=== Документ ===

Сам тот факт, что подводная лодка М-96 смогла выйти в боевой поход в ту кампанию, следует считать делом необычным, в реальность которого немногие поверили бы месяца четыре назад. Ведь это была та самая «Малютка», которая на исходе блокадной зимы попала под артобстрел на своей стоянке близ Т учкова моста и получила такую пробоину, что её едва удалось удержать на плаву с двумя затопленными отсеками. Восстановление лодки велось в основном силами её экипажа. Но командир лодки капитан-лейтенант Маринеско непоколебимо верил и внушал подчинённым: — «Малютка» выйдет в плавание в этом году, если не в первом, то во втором эшелоне! Непосредственным руководителем ремонта был талантливый и энергичный механик лодки инженер-капитан-лейтенант А. В. Новаков. Он же возглавлял партийную организацию корабля и по существу являлся нештатным политработником, так как военкомов «Малютки» не имели. Очень пригодилось (в этом случае, как ни в каком другом!) приданное бригаде спасательное судно катамаранного типа «Коммуна». Мощные подъёмные устройства «Коммуны» держали «Малютку» навесу, пока не закончились работы на корпусе, а нигде больше выполнить их тогда бы не удалось.

===

_Задания:_
- a) Кто, согласно тексту о подводной лодке М-96, был непосредственным руководителем ремонта лодки?
- b) Напишите продолжение текста о подводной лодке М-96, начиная сразу после его последнего предложения.

=== Записи ===

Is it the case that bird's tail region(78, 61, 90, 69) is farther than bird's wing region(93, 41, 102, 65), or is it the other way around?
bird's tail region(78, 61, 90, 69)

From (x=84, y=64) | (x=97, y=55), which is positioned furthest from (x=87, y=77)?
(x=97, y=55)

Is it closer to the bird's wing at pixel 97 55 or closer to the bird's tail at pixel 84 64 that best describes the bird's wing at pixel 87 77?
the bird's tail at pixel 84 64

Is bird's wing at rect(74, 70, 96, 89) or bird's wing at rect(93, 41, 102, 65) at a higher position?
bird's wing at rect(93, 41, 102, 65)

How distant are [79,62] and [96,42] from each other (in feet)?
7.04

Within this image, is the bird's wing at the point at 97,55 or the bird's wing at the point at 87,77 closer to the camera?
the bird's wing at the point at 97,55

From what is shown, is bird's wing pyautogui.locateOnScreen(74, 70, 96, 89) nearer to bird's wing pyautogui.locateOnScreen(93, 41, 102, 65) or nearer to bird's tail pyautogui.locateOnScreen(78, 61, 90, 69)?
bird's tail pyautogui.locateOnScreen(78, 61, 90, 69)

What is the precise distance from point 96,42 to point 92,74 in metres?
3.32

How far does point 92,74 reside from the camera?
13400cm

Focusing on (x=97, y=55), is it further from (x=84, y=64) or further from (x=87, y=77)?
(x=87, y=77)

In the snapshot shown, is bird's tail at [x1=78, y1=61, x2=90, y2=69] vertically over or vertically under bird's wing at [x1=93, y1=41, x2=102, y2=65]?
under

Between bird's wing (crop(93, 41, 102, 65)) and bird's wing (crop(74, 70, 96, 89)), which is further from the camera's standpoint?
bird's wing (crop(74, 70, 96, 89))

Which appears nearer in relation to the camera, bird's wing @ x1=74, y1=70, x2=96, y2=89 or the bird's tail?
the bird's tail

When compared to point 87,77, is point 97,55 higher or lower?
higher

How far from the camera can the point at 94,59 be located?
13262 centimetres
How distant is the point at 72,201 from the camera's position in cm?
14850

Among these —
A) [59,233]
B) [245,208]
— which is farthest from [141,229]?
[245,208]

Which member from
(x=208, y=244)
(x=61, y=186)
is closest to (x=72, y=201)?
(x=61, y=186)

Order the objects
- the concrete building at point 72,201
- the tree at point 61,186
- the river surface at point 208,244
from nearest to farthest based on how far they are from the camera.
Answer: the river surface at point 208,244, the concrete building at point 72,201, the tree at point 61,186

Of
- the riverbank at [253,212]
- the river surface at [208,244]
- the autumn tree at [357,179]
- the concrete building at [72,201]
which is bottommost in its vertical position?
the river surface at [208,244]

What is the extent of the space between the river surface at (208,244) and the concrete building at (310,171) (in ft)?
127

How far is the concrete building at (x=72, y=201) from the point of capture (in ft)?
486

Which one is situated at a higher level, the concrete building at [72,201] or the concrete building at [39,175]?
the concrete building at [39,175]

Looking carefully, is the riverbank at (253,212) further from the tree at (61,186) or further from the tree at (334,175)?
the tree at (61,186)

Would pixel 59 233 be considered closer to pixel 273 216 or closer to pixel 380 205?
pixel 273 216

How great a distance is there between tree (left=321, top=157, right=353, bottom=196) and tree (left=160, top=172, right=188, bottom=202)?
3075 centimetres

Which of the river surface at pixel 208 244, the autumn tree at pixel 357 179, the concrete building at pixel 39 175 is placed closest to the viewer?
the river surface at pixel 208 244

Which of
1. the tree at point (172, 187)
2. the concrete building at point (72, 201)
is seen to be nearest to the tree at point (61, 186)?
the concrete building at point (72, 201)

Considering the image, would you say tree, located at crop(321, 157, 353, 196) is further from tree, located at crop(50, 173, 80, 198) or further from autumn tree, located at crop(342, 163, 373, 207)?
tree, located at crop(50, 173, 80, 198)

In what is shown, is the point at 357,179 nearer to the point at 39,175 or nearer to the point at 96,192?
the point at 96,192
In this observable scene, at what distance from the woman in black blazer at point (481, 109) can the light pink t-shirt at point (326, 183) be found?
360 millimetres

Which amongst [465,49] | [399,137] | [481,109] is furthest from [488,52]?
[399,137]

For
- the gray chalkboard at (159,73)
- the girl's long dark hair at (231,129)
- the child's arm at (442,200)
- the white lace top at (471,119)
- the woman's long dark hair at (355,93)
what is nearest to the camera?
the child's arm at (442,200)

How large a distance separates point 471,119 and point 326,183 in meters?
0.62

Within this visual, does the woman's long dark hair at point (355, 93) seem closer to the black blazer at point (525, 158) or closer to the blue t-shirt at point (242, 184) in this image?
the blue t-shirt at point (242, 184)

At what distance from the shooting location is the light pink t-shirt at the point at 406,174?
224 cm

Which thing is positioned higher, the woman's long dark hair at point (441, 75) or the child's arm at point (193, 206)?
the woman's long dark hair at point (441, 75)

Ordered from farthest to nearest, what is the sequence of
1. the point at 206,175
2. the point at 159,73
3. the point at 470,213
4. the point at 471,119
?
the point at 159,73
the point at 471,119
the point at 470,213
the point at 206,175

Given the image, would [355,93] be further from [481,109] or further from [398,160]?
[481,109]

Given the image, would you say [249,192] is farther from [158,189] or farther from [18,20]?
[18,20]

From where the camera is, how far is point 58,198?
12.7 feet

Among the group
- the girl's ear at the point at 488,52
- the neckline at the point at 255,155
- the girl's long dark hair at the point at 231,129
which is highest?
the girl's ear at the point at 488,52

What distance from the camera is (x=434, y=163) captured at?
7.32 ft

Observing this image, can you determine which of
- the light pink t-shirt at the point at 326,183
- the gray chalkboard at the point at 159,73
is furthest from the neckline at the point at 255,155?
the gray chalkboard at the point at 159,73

===

_Ответы:_
- a) Механик лодки инженер-капитан-лейтенант А. В. Новаков.

- b)
«Малютка» уходит в боевой поход
Командир подводной лодки М-96 Александр Иванович Маринеско
М-96 была испытана на Неве, экипаж сдал положенные учебные задачи, и лодка вошла в боевой строй. Сейчас она посылалась на ближнюю неприятельскую коммуникацию Таллин–Хельсинки с задачей, включавшей как разведку обстановки в заливе, так и непосредственные боевые действия. Маринеско справился и с тем, и с другим. При форсировании Гогландской позиции лодку обнаружили и стали преследовать вражеские корабли. Глубинные бомбы рвались то с левого, то с правого борта. От близких разрывов вышли из строя гирокомпас и другие приборы, погас свет. И в этих условиях Маринеско отлично управлял кораблём и сумел оторваться от преследователей. На третьи сутки похода, находясь в районе финского маяка Порккалан-Калбода (это там «Щука» Я.П.Афанасьева открыла два месяца назад боевой счёт бригады в новой кампании), М-96 потопила судно «Хелена». Боезапас был израсходован, а лодка, попав после атаки под бомбёжку, имела некоторые повреждения. Но разрешения вернуться в базу Маринеско не просил. Повреждения экипаж устранил, и «Малютка» ещё в течение недели маневрировала у обоих берегов залива. Она прошла 400 миль под дизелем и 380 под водой, пересекла 20 линий минных заграждений! Командующий флотом, характеризуя этот поход М-96, сказал: — Экипаж «Малютки» отличался выдержкой, мужеством, высоким пониманием воинского долга, а командир лодки Александр Иванович Маринеско был настойчив в поиске врага и искусен в торпедных атаках. Лодка доставила ценные сведения о расположении прибрежных фарватеров противника, о режиме его дозоров. За этот поход А.И.Маринеско был удостоен ордена Ленина.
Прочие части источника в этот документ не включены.